- **Requisiti del compito**
Cita parola per parola il passo del testo sul mobbing, partendo da "Dai 35 ai 44" e proseguendo fino a "è invece verticale.".

- **Estratto della fonte**
□ □ □ □ □ □ □

In linea di massima, sono le tipiche malattie da stress. Ma, in base alla casistica, la tensione indotta da abusi sul posto di lavoro appare molto più patogena del logorio che deriva dai problemi in altre sfere: in pratica, un mobbizzato ha molte più probabilità di sviluppare un disturbo, psichico o fisico, rispetto a una persona sottoposta a stress comune.

Dai 35 ai 44 anni la fascia a rischio
Quando si può parlare di mobbing? Non bastano pochi episodi isolati. Difficile quantificare con precisione il lasso di tempo necessario, ma diciamo con la scuola svedese, la più autorevole in questo campo, che sei mesi sono la durata minima degli abusi perché si configuri. Quando più individui si coalizzano per isolare un collega d’ufficio che ha il loro stesso ruolo, il mobbing si definisce orizzontale. Se le vessazioni vengono da un superiore, è invece verticale.

□ □ □ □ □ □ □

- **Insieme di dati**
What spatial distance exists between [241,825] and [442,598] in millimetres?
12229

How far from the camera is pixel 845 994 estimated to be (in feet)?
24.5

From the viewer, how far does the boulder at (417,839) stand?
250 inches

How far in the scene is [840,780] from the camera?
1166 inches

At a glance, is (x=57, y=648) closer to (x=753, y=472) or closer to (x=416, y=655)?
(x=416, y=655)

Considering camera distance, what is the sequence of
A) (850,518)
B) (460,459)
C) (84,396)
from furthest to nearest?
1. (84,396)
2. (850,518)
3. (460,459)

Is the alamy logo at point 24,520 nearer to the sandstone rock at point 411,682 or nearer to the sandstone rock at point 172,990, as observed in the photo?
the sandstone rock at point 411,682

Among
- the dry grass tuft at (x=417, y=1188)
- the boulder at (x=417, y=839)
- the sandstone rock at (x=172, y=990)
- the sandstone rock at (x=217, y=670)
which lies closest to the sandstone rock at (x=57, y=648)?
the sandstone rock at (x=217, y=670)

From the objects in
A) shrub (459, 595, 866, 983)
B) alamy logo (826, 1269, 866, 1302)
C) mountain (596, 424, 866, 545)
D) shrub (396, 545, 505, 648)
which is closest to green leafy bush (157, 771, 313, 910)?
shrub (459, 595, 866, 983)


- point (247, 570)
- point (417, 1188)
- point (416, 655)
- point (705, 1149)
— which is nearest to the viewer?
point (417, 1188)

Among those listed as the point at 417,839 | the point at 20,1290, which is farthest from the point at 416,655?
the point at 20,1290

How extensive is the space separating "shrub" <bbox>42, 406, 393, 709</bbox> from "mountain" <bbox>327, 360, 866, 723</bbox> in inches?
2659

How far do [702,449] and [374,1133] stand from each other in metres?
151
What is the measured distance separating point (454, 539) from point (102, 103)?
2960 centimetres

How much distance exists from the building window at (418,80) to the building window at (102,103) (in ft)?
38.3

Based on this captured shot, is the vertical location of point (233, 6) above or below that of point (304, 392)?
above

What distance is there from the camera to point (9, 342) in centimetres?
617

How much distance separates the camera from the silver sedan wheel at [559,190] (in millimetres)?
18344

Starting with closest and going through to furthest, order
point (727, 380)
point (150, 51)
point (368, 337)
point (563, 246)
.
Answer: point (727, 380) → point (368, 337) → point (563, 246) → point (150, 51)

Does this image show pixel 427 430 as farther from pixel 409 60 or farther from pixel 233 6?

□ □ □ □ □ □ □

- **Soluzione dell'esercizio**
Dai 35 ai 44 anni la fascia a rischio
Quando si può parlare di mobbing? Non bastano pochi episodi isolati. Difficile quantificare con precisione il lasso di tempo necessario, ma diciamo con la scuola svedese, la più autorevole in questo campo, che sei mesi sono la durata minima degli abusi perché si configuri. Quando più individui si coalizzano per isolare un collega d’ufficio che ha il loro stesso ruolo, il mobbing si definisce orizzontale. Se le vessazioni vengono da un superiore, è invece verticale.